Die Fragen, ob „so einer" einen unvoreingenommenen Rechtsbeistand und eine faire Verhandlung bekommen darf werden ebenso gestellt wie jene nach den Grenzen des Hippokratischen Eides und der Sterbehilfe, ein Thema, das - und da hat sich seit dem Erscheinen des Films 1999 wenig geändert - in Deutschland immer noch eher stiefmütterlich behandelt wird eben aufgrund der ideologisch motivierten Euthanasie-Verbrechen im Dritten Reich. Des Weiteren spielt der Film durch die Dämonisierung Mengeles als Teufel mit der verführenden Kraft des Bösen und lässt den Zuschauer bis zum Ende mitfiebern, ob sich Wiesinger in seiner Rolle als Anwalt Peter Rohm auf Mengeles Seite ziehen lässt und überhaupt noch zwischen seiner Pflicht als Anwalt und seiner persönlichen Überzeugung zu unterscheiden und trennen vermag. Rohm wird als „Nazi" beschimpft und bis zum Ende bleibt offen, ob aufgrund seiner provokativen Verteidigungsstrategie, die auf Legitimation der Verbrechen im Rahmen einer ethischen Gesinnung abzielt, nicht doch ein Fünkchen Wahrheit in dieser Behauptung steckt.
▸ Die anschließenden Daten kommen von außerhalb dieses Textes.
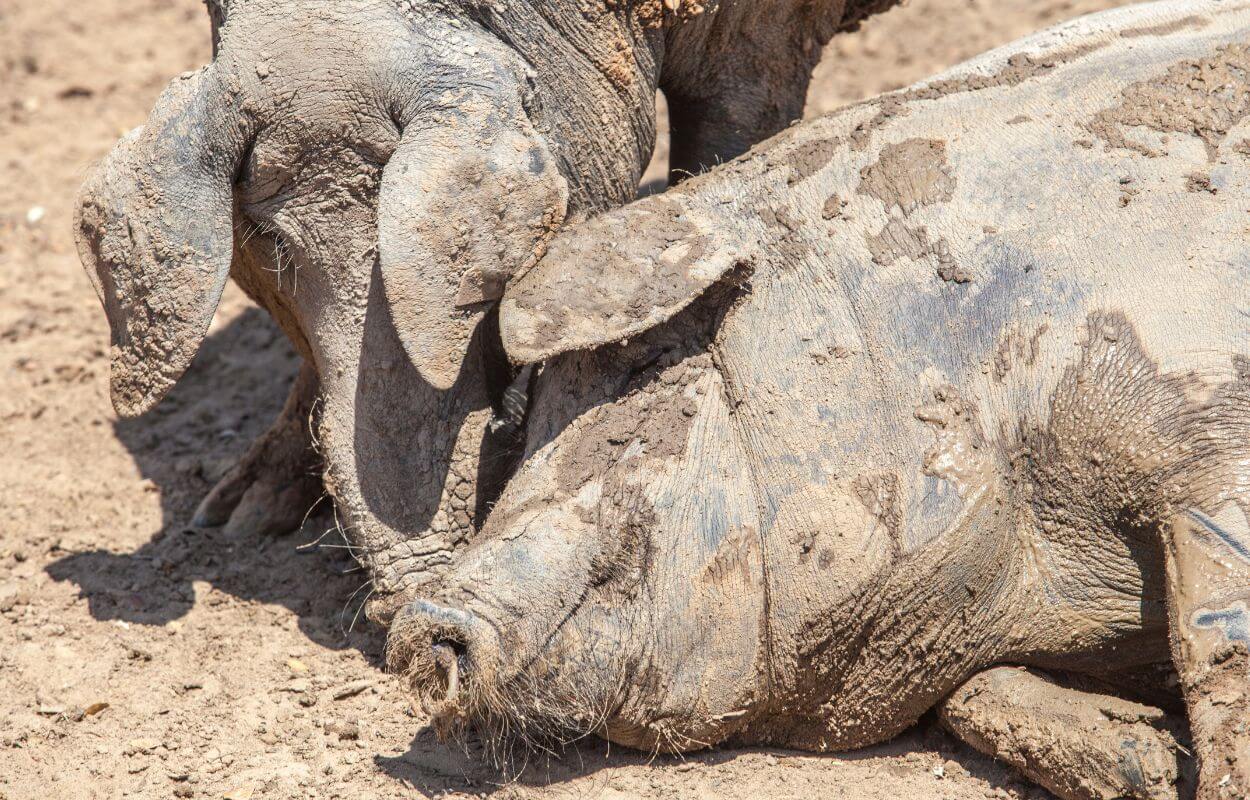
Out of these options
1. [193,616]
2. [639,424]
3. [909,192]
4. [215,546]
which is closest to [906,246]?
[909,192]

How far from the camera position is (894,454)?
296cm

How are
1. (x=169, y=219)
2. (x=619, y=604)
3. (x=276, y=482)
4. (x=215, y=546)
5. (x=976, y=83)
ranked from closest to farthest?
(x=619, y=604) → (x=169, y=219) → (x=976, y=83) → (x=215, y=546) → (x=276, y=482)

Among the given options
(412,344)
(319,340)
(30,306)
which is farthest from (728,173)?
(30,306)

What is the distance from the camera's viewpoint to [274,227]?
3434 millimetres

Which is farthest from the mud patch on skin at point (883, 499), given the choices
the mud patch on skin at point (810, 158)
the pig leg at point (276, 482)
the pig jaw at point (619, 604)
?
the pig leg at point (276, 482)

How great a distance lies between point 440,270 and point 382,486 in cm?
62

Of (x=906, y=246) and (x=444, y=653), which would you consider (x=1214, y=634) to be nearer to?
(x=906, y=246)

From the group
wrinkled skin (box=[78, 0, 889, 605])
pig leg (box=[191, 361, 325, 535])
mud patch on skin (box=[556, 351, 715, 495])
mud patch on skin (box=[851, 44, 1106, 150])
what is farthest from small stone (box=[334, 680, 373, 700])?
mud patch on skin (box=[851, 44, 1106, 150])

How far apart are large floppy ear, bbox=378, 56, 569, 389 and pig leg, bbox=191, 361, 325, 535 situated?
50.8 inches

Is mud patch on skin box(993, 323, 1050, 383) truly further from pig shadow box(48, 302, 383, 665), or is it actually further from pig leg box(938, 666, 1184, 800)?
pig shadow box(48, 302, 383, 665)

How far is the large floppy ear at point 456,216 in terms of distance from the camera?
122 inches

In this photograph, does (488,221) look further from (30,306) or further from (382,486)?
(30,306)

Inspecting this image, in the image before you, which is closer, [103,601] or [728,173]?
[728,173]

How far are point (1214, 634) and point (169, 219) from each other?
2535 millimetres
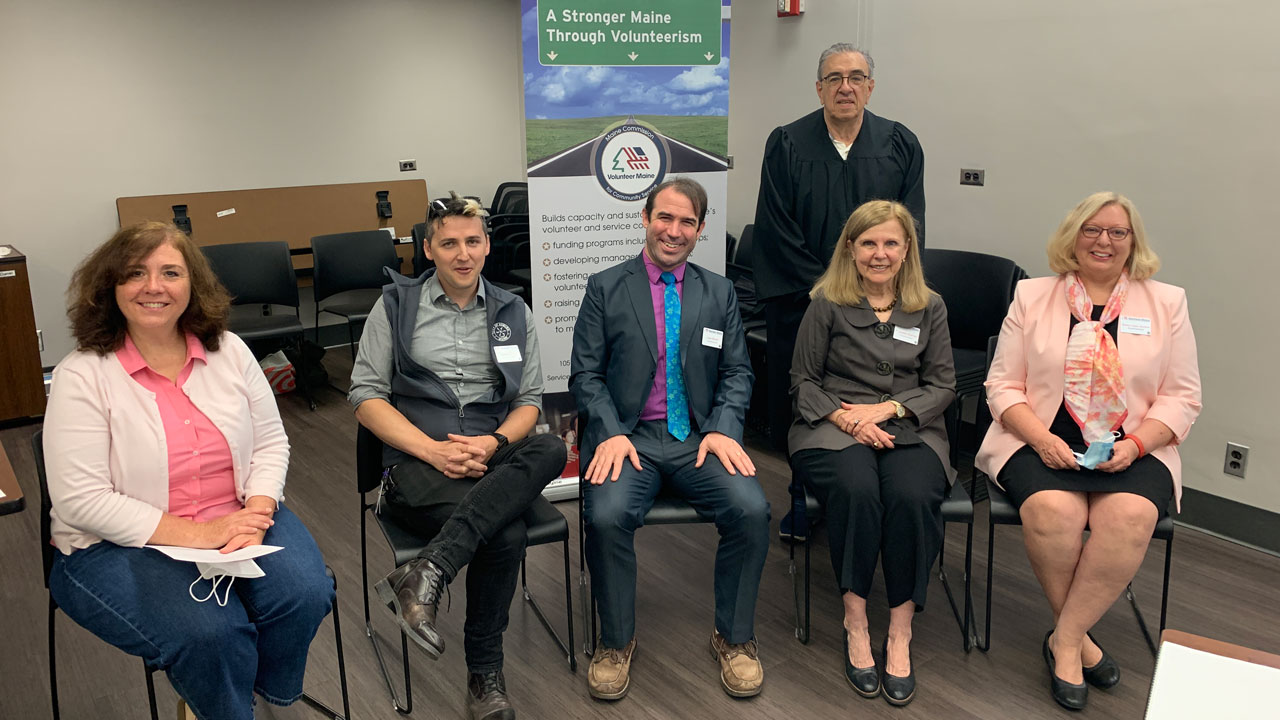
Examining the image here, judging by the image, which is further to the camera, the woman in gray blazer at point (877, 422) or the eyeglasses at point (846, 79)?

Dann stoßen jedoch wieder einige Stereotypen bitter auf, die äußerst plump aufgetischt werden. Vor dem Gericht demonstrieren gesichtslos-tumbe Neo-Nazis mit plakatierten Phrasen wie „Auschwitz = Lüge" und liefern sich Duelle mit der Polizei und Linken; weniger konfrontative rechte Kreise versuchen Attentate auf den redewilligen Mengele, der mit seiner Offenheit droht, einige unliebsame Fakten preiszugeben. Auch die immer wieder eingestreuten Rückblenden um Rohms Erinnerungen an seinen nicht ganz freiwilligen Trip nach Argentinien zu Mengele (er wurde dazu unter Drogen gesetzt) bleiben in ihrem Sinn und ihrer Absicht fragwürdig. Durch diese zum Teil arg überflüssigen Nebenhandlungen verliert Nichts als die Wahrheit doch arg an Spannung und verliert an seiner bis dahin durchaus gegebenen Plausibilität und Authentizität, wobei letztere sich besonders im letzten Teil bei den Zeugenaussagen um die Dokumentierung von Mengeles Verbrechen niederschlägt.

George als alter, gebrechlicher Mann, der inbrünstig immer noch für seine Ideale steht aber unter dem Deckmantel einer „humanistischen Gesinnung" verpackt, wird uns als Zuschauer noch lange - auch nach dem von ihm gesprochenen Epilog im Abspann - verfolgen. Viel mehr jedoch wird nicht von Nichts als die Wahrheit im Gedächtnis haften bleiben. Am Ende steht ein ambitionierter Film mit einem wagemutigen Thema, der jedoch seinen eigenen Anspruch, die historische, aber eindimensionale Figur Mengele mit einem differenzierten Psychogramm auszustatten, nur in einem geringen Maße erfüllen kann. Mit einem weniger sensationellen, potenziell populären Thema hätte aus Nichts als die Wahrheit unter Umständen ein richtig guter, kleiner Thriller werden können, der auch auf inhaltlicher Ebene überzeugt hätte. Oder man hätte Robert Harris einfach das Drehbuch schreiben lassen sollen (6,5/10).